+++ DOCUMENT SEGMENT
Thibault, who also publishes a newsletter on cheating called This Isn’t Fine, said he thinks students would be better off ensuring they have a record of their revision history in Google Docs or Microsoft Word than using a humanizer. But ultimately, he believes, the shift that’s coming is moving toward more monitoring of students completing assignments.

“I think we have to ask students, what level of surveillance are you willing to subject yourself to so that we can actually know that you’re learning?” he said. “There is a new agreement that needs to be made.”

Students surveilling themselves

Superhuman, the company that makes Grammarly, developed a tool it calls Authorship that’s included with basic accounts. Students can turn it on to surveil themselves on Google Docs or Microsoft Word as they write and playback later. It will show which sections were typed, pasted from another source or generated with AI.

“We’re going to keep track of when you are going to Wikipedia,” said Jenny Maxwell, Superhuman’s head of education. “We’re going to keep track of when Grammarly is making suggestions and you’re taking them, we’re going to keep track of how much time you’ve spent in this paper or how many sessions.”

As many as 5 million Authorship reports were created in the past year alone, she said, though most of the time they aren’t submitted.

Maxwell said the tool was inspired by a viral TikTok video from Marley Stevens, who described the havoc of what she said was a false accusation of AI use that landed her on academic probation in 2023 at the University of North Georgia. In reality, Stevens said, she’d only used Grammarly’s extension to help fix spelling and punctuation.

The university declined to comment on Stevens’ case, citing federal privacy law, but said in a statement that “faculty communicate specific guidelines regarding the use of AI for various classes and those guidelines are included in the class syllabi.”

Stevens, who graduated last month, said it was difficult to keep track of each professor’s policy around AI usage — and it increasingly became hard to avoid writing on software that didn’t have it embedded.
++++++
+++ INFORMATION GIVEN
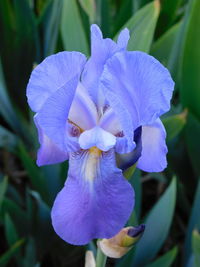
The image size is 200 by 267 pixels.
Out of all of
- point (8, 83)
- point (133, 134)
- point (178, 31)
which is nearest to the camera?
point (133, 134)

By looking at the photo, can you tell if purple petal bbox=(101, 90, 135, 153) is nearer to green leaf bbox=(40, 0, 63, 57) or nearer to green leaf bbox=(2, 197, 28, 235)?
green leaf bbox=(2, 197, 28, 235)

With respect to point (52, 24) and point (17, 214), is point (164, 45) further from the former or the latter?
point (17, 214)

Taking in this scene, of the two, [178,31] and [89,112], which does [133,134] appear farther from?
[178,31]

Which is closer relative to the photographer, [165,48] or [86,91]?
[86,91]

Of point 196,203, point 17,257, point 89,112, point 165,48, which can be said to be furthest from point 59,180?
point 89,112

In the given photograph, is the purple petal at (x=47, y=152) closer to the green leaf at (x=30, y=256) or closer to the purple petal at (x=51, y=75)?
the purple petal at (x=51, y=75)

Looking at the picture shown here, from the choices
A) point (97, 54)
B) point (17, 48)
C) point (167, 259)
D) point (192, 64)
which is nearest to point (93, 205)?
point (97, 54)

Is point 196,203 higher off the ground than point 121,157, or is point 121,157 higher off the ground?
point 121,157
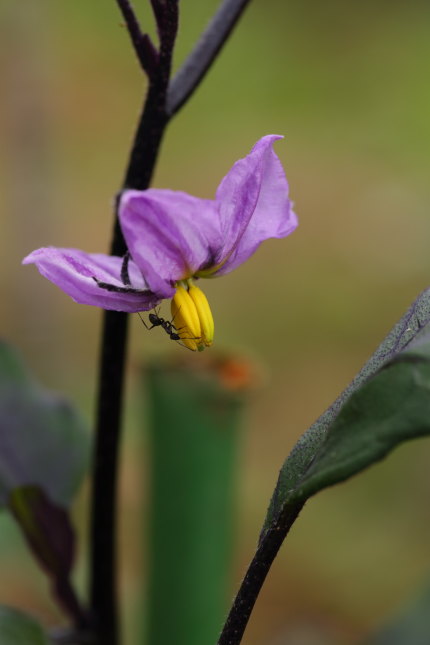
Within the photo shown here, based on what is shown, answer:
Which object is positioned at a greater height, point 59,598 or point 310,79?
point 59,598

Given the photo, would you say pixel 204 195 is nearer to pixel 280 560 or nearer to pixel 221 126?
pixel 221 126

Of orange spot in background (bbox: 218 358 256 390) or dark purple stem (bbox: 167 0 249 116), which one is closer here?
dark purple stem (bbox: 167 0 249 116)

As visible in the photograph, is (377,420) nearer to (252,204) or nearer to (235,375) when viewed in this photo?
(252,204)

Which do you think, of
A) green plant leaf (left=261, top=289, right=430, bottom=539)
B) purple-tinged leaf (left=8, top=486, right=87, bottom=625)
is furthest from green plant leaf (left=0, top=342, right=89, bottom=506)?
green plant leaf (left=261, top=289, right=430, bottom=539)

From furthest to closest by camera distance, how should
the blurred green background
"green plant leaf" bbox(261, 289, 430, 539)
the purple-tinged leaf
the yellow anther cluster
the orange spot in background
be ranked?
the blurred green background → the orange spot in background → the purple-tinged leaf → the yellow anther cluster → "green plant leaf" bbox(261, 289, 430, 539)

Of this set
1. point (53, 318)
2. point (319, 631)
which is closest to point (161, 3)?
point (319, 631)

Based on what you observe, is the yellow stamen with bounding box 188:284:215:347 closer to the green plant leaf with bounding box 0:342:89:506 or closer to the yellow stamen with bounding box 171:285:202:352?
the yellow stamen with bounding box 171:285:202:352

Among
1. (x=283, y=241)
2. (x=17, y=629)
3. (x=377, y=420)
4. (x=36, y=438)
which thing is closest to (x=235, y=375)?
(x=36, y=438)
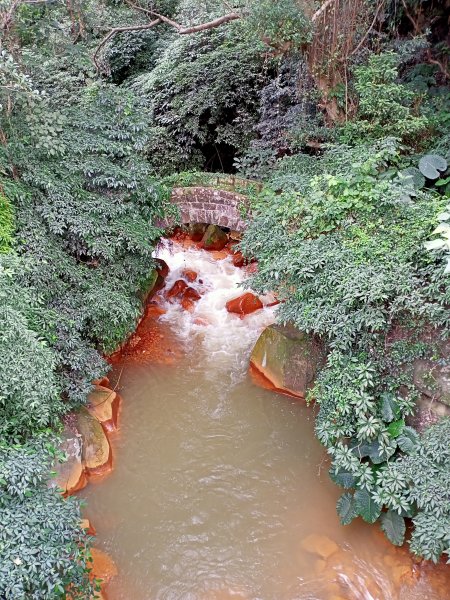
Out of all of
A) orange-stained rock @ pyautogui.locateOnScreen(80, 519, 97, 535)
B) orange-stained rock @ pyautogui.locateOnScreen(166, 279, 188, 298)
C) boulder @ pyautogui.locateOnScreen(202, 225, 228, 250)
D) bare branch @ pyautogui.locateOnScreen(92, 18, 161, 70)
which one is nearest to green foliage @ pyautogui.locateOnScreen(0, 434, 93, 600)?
orange-stained rock @ pyautogui.locateOnScreen(80, 519, 97, 535)

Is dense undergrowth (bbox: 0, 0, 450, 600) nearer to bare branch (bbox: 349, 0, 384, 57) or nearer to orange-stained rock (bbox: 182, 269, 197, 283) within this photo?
bare branch (bbox: 349, 0, 384, 57)

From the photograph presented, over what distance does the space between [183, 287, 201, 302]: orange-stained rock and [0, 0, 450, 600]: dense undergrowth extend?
2917mm

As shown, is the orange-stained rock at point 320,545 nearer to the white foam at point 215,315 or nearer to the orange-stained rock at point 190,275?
the white foam at point 215,315

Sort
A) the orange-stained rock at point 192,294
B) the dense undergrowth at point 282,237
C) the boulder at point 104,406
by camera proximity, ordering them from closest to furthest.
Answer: the dense undergrowth at point 282,237 < the boulder at point 104,406 < the orange-stained rock at point 192,294

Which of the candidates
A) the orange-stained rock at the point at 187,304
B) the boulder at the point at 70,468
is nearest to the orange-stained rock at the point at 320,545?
the boulder at the point at 70,468

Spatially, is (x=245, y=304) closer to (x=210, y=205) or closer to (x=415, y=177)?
(x=210, y=205)

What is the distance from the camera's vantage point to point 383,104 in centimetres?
688

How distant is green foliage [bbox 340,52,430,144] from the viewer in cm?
684

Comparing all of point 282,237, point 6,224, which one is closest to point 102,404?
++++++
■ PROBLEM REQUIREMENTS
Continue the article on students tracking their own writing to show they didn't cheat with AI, starting right after its last sentence.

■ EXERCISE RESPONSE
“Google has AI embedded into it, Microsoft has AI embedded into it — like literally everything has AI in it,” she said. “So, in a roundabout way, there’s no way to write a paper without using AI, unless you go to the library and you check books out and use encyclopedias.”

Pressure on colleges

Some students believe universities should stop using AI detectors because of false positives. In upstate New York, an online petition calling on the University at Buffalo to drop the software received more than 1,500 signatures last year.

Kelsey Auman, who graduated last spring, started the petition after she fought to prove she did not use AI on several of her assignments. She knew enough classmates with similar experiences that they had a group chat named “Academic Felons for Life.” Auman said she started to run her papers through multiple AI detectors on her own before turning them in, hoping to avoid another dispute, but it created more anxiety when they also incorrectly flagged things she wrote as generated by a chatbot.

“So it’s like, how far do you want to go down the rabbit hole? I’m making myself crazy,” she said.

"We keep turning on what the academic institutions need to do to fix problems that they didn’t create."

Tricia Bertram Gallant, director of academic integrity at UC San Diego

The University at Buffalo said it does not have an institutionwide rule on AI use, but instructors must have evidence beyond a detector score to report a student for academic dishonesty.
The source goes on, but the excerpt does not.